%%
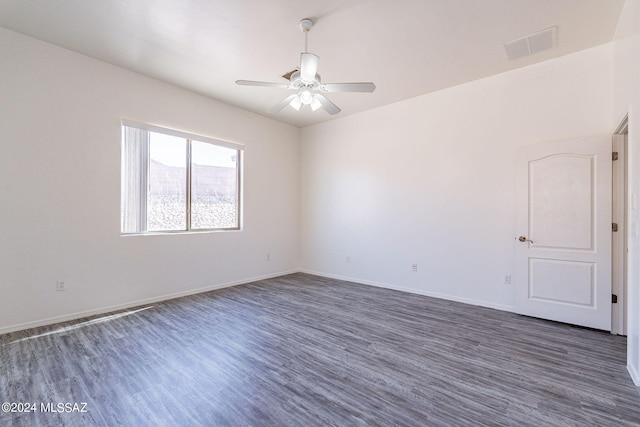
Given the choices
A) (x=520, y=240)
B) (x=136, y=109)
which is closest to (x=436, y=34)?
(x=520, y=240)

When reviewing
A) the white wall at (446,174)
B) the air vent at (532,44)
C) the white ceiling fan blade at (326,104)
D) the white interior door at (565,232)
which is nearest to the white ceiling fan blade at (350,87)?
the white ceiling fan blade at (326,104)

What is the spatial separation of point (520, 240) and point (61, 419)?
4.60 m

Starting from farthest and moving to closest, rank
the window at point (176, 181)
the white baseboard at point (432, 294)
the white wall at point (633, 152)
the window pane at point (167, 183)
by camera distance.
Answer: the window pane at point (167, 183) → the window at point (176, 181) → the white baseboard at point (432, 294) → the white wall at point (633, 152)

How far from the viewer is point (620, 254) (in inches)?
118

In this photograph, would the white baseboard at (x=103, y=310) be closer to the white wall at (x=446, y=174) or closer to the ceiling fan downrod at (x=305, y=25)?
the white wall at (x=446, y=174)

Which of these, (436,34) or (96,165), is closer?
(436,34)

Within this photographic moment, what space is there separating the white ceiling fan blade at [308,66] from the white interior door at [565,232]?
2856 mm

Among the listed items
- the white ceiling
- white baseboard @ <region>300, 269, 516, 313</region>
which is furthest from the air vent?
white baseboard @ <region>300, 269, 516, 313</region>

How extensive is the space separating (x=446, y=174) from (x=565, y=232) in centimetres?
159

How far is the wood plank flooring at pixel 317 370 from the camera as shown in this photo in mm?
1772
%%
Transcribe the listing in full. Omit the pictures and keep every line exact.

◆ WRITTEN RESPONSE
Given the choices
A) (x=520, y=240)
B) (x=136, y=109)
which is closest to (x=436, y=34)?
(x=520, y=240)

When reviewing
A) the white wall at (446,174)
B) the air vent at (532,44)
C) the white ceiling fan blade at (326,104)
D) the white interior door at (565,232)
which is nearest to the white ceiling fan blade at (350,87)?
the white ceiling fan blade at (326,104)

What is the spatial separation of point (520, 240) and point (61, 419)?
4.60 m

Starting from farthest and moving to closest, rank
the window at point (176, 181)
the white baseboard at point (432, 294)
the white wall at point (633, 152)
the window pane at point (167, 183)
by camera distance.
Answer: the window pane at point (167, 183) → the window at point (176, 181) → the white baseboard at point (432, 294) → the white wall at point (633, 152)

How far from the viewer is point (620, 254) (in inches)?
118

In this photograph, would the white baseboard at (x=103, y=310) be closer to the white wall at (x=446, y=174) or closer to the ceiling fan downrod at (x=305, y=25)?
the white wall at (x=446, y=174)

Which of these, (436,34) or (96,165), is closer?
(436,34)

Within this photographic moment, what space is there separating the white ceiling fan blade at [308,66] from the white interior door at [565,232]?
2856 mm

Among the listed items
- the white ceiling
- white baseboard @ <region>300, 269, 516, 313</region>
which is furthest from the air vent?
white baseboard @ <region>300, 269, 516, 313</region>

How extensive is the space separating (x=446, y=174) from (x=565, y=232) in centimetres?
159

How far is the wood plank flooring at pixel 317 370 from the camera as shown in this photo in mm?
1772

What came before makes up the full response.